Mr. Trump, on stage at the Republican National Convention in Cleveland, pledged to reduce corporate and personal taxes, as well as excessive regulations. He did not offer policy specifics, but said, due to his economic strategies, “trillions of dollars will start flowing into our country.”
After the speech, advisers said they worry Mr. Trump is presenting ideas that Americans want to hear without having any real plans to achieve them. They also wonder why he didn't discuss working with the rest of the government's leaders to turn his job-creating, tax-lowering propositions into reality.
Carolyn McClanahan, the director of financial planning at Life Planning Partners, said his promises to make tax filing easier and to ease tax burdens are meaningless without him providing a path to achieving such reforms.
“I think he thinks he'll be a supreme ruler,” she said. “He assumes he can do all this without Congress' help.”
But for some in the advice business and the wider voting public, having the vision without the details is OK at this point.
(More: 10 sectors to watch when Hillary Clinton or Donald Trump becomes president)

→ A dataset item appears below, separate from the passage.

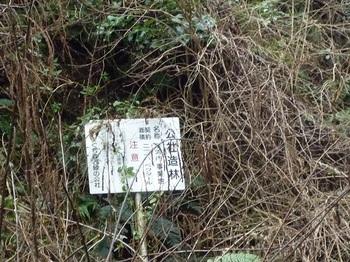 P1070614公社造林足河内事業地.JPG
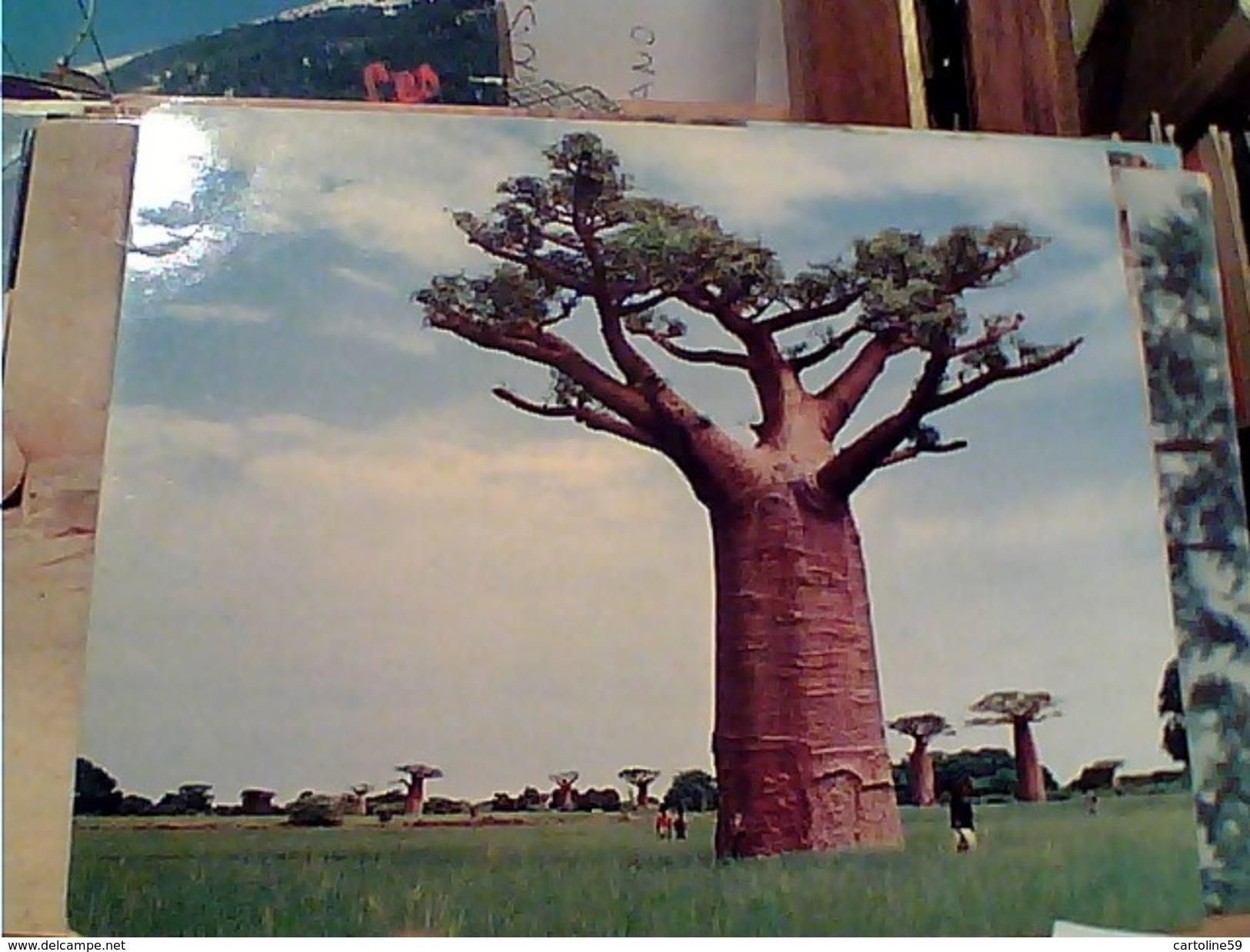 MADAGASCAR BAOBAB BAOBABS TANANDAVA TULEAR   N1975 GI17616 RIFILATA - Madagascar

“The good side of this is, what we see is what we get,” said Knut Rostad, president of the Institute for the Fiduciary Standard, who noted that Mr. Trump carried his unique style and approach throughout the speech. “Obviously, a lot of people respond positively to what they see.”

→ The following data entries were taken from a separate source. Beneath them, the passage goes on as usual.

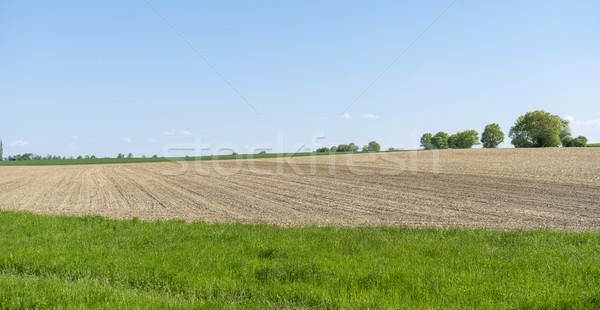 Słoneczny rolniczy dekoracje dziedzinie dzielnica południowy Zdjęcia stock © prill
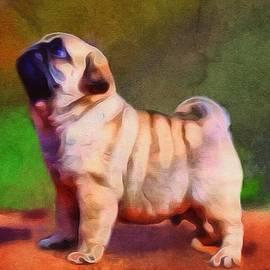 Scott Wallace - The Pug Portrait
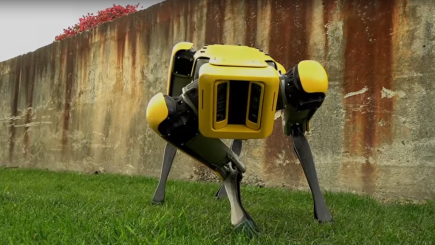 The latest offering from Boston Dynamics could be the robot dog of the future
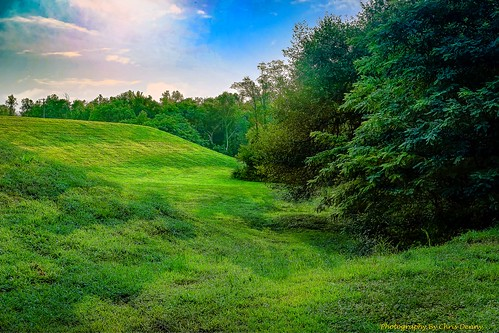 landscapes green outdoors nature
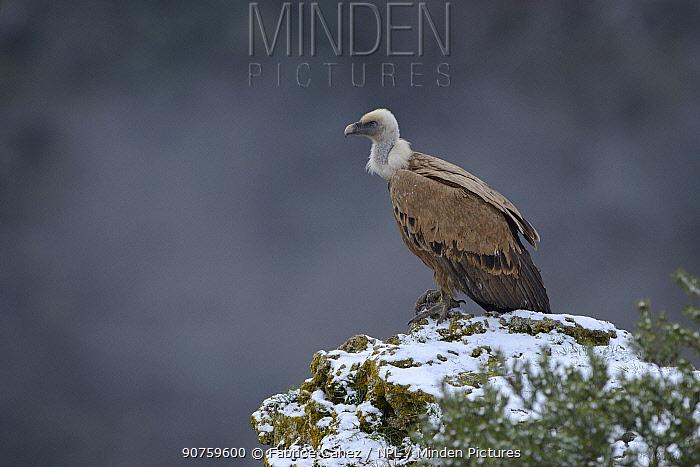 Eurasian griffon vulture (Gyps fulvus) Cevennes, France,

The impact that Mr. Trump's ideas and policies might have on financial planners is a completely open question, though, he said.
“I think to the extent that Mr. Trump represents a right-of-center approach, that's where a lot of advisers are, so I could see in that way he might be attractive,” Mr. Rostad said.
But for Ed Gjertsen, vice president of Mack Investment Securities and chairman of the Financial Planning Association, Mr. Trump's remarks about undoing regulation make him wonder how the Labor Department's fiduciary rule for retirement advice would be affected.
“I don't think the Trump camp has an answer to that,” he said.
Mr. Trump's speech offered no surprising economic initiatives; most of the speakers during the four-day RNC also
backed tax reforms, in addition to financial reforms.
The negative and foreboding tone of Mr. Trump's speech, which repeatedly mentioned the theme of "law and order" and America being unsafe and financially worrisome, bothered some financial planners.
It seems misleading that his “end of the world as we know it” speech doesn't mention that the stock market is up 180% since its low point in 2009, said David Edwards, founder of Heron Financial Group.
When he discusses Mr. Trump with clients, he tries to highlight how the markets are doing well, and points out that the nation's budget deficit, which had surged under President Barack Obama because of the economic crisis, is now returning to a point where a balanced budget is in sight.
“For Mr. Trump not to mention these things feels like a lie,” Mr. Edwards said.
Bob Seawright, chief investment officer for Madison Avenue Securities, a boutique broker-dealer and investment advisory firm, said how people perceived Mr. Trump's speech has everything to do with which party they are predisposed to believing.
He warns advisers to keep in mind that the nation's commander-in-chief can't control the economy and the markets by himself or herself.
“The reality is presidents do have impact on the economy and markets, but a lot less than we tend to think,” Mr. Seawright said.
Advisers, who, like most Americans, once doubted Mr. Trump's chances long term, agree that he has to be taken seriously now. He defeated 16 qualified candidates to become the Republican nominee for the job.
“I wouldn't expect him to be able to turn this into a win in the general election, but [Hillary] Clinton is a weak candidate,” said Paul Auslander, director of financial planning at ProVise Management Group, referring to the presumptive Democratic presidential nominee. “She doesn't sell well in Peoria.”
This story update a previous version of the story to correct a quote and figure from David Edwards on past market performance.